Next, open the inspect element feature from your web browser in order to preview the underlying HTML associated with the page.

In [80]:
# Open the inspect element feature in your browser

## Write a Function to Scrape all of the Events on the Given Page Events Page

The function should return a Pandas DataFrame with columns for the Event_Name, Venue, Event_Date and Number_of_Attendees.

In [2]:
def scrape_events(events_page_url):
    site = requests.get(events_page_url)
    soup = BeautifulSoup(site.content, 'html.parser')
    each = soup.find('div', class_='strip slide small').findAll('li', class_='')
    date = [x.findAll('p')[0].text for x in each]
    name = [x.find('h1').text.strip('\n') for x in each]
    venue = [x.findAll('p')[-1].text.strip('\n') for x in each]
    attendees = [x.find('span').text for x in each]
    df = pd.DataFrame([name, venue, date, attendees]).transpose()
    df.columns = ["Event_Name", "Venue", "Event_Date", "Number_of_Attendees"]
    return df

len(scrape_events('https://www.residentadvisor.net/events'))

3

## Write a Function to Retrieve the URL for the Next Page

In [6]:
def next_page(url):
    url_ext = soup.find('a', attrs={'ga-event-action':"Next "}).attrs['href']
    next_page_url = "https://www.residentadvisor.net" + url_ext
    return next_page_url

next_page('https://www.residentadvisor.net/event')


'https://www.residentadvisor.net/events/us/colorado/week/2020-09-10'

## Scrape the Next 1000 Events for Your Area

Display the data sorted by the number of attendees.
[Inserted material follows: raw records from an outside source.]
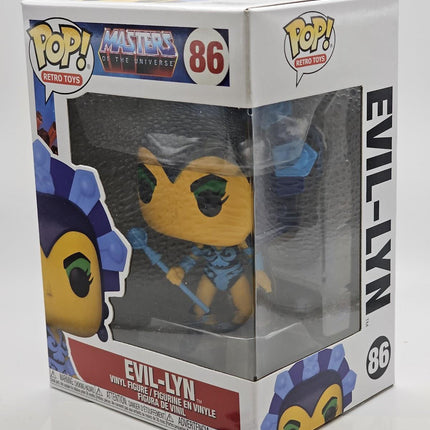 Funko Pop | #86 Evil-Lyn | Masters Of The Universe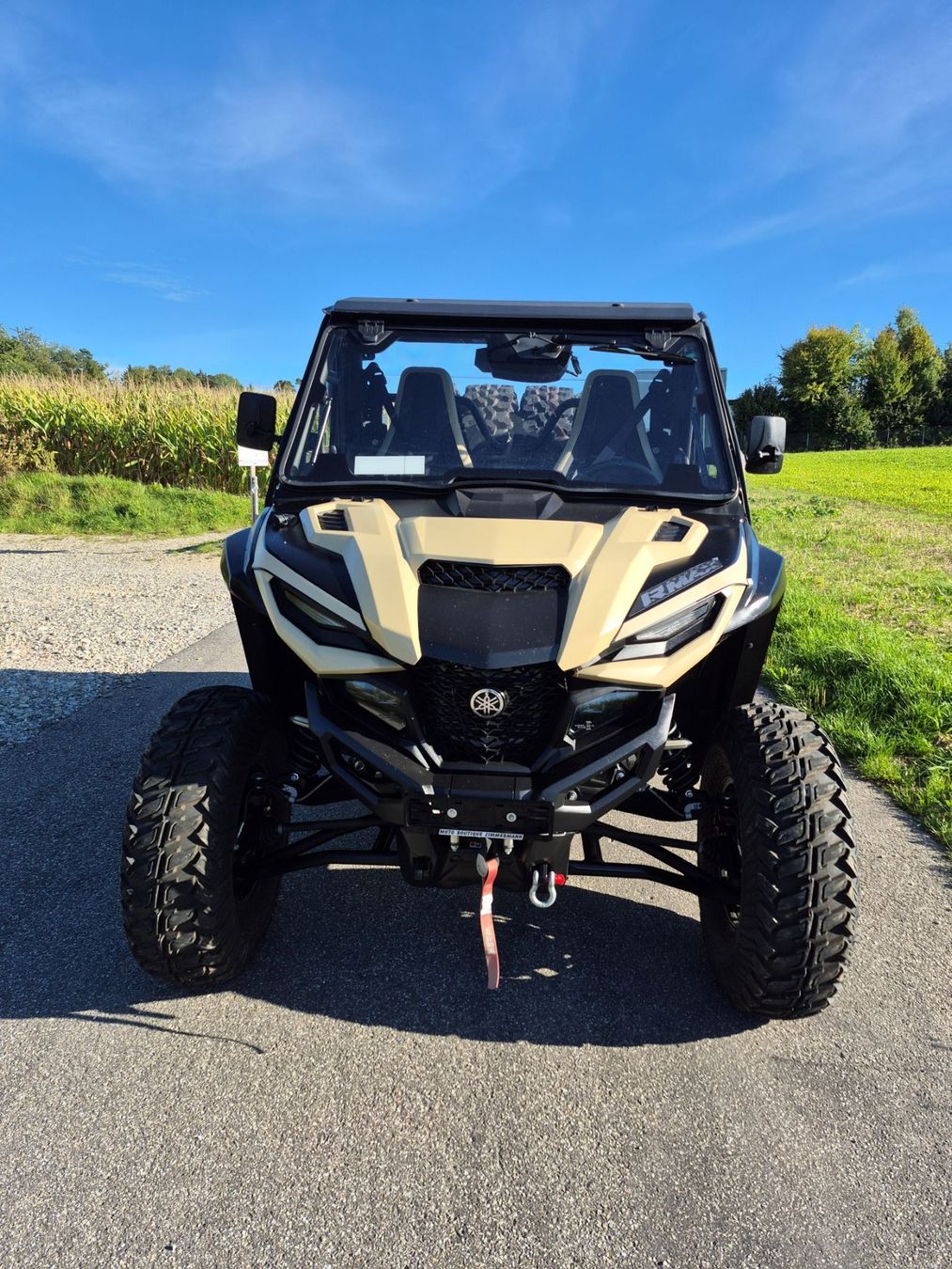 Yamaha ATV / Quad: YAMAHA Wolverine 1000 – Nuovo (secondo la descrizione) da Messen venduto da Motoboutique 1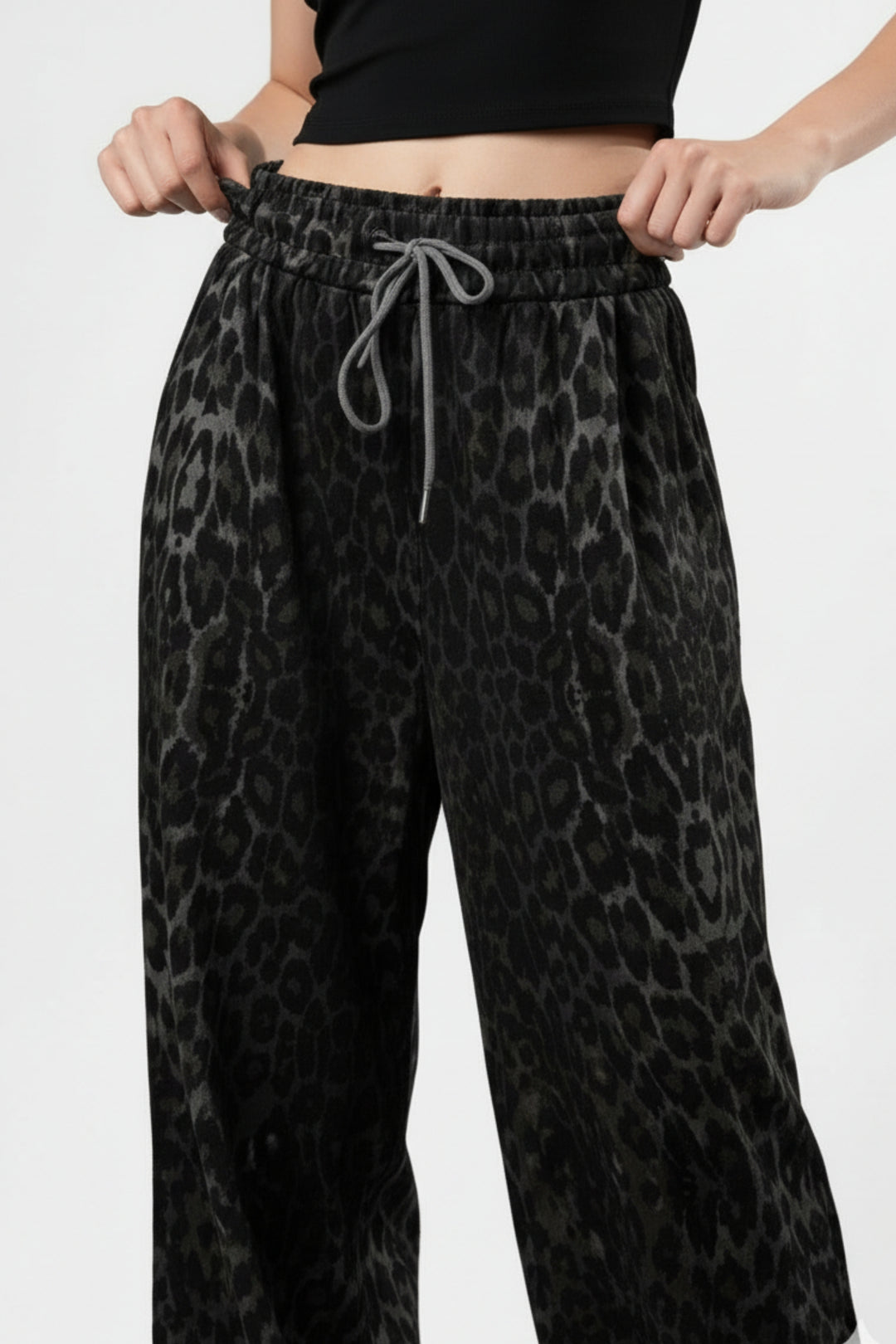 Thundercat Wide leg Sweatpants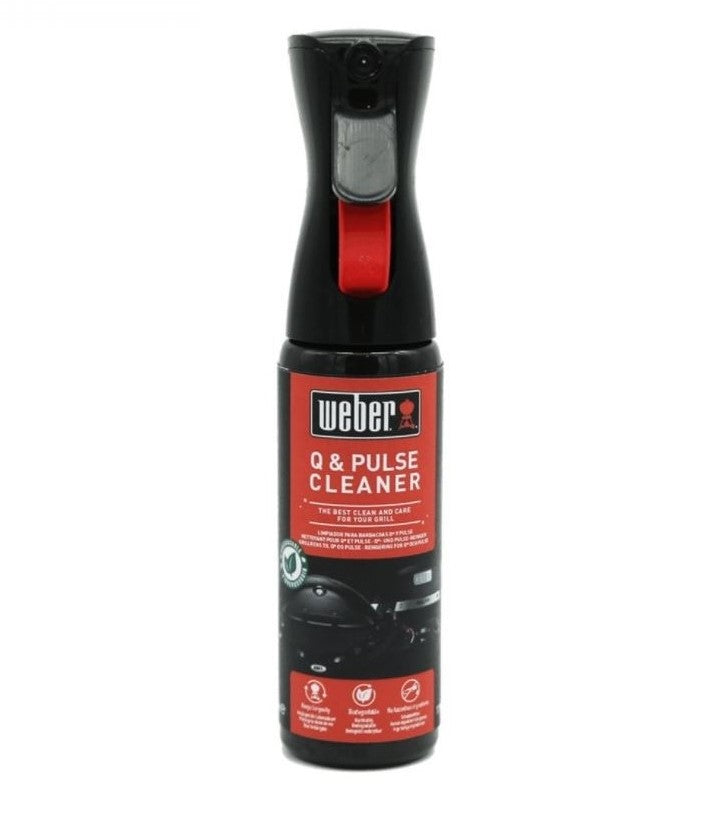DETERGENTE PER BBQ Q&PULSE 300ML WEBER
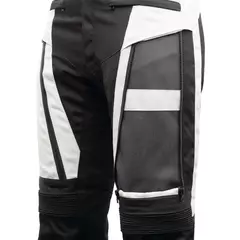 PANTALON TUCANO URBANO GIBRALTAR HYDROSCUD BLACK/WHITE en internet
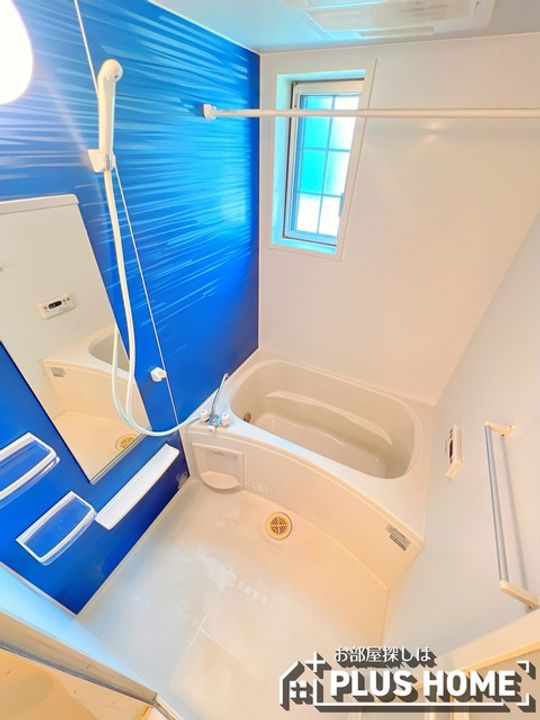 マルコ吹上の風呂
If there is a tie for the number attending, sort by event date.

In [None]:
#Your code here
def 1000_event_scraper:
    while len(scrape_events('https://www.residentadvisor.net/events')) < 1001:
        if len < 1:
            scrape_events('https://www.residentadvisor.net/events')
            our_url = 'https://www.residentadvisor.net/events'
        else:
            next_page(our_url)
        append to the dataframe and then recurr

## Summary 

Congratulations! In this lab, you successfully developed a pipeline to scrape a website for concert event information!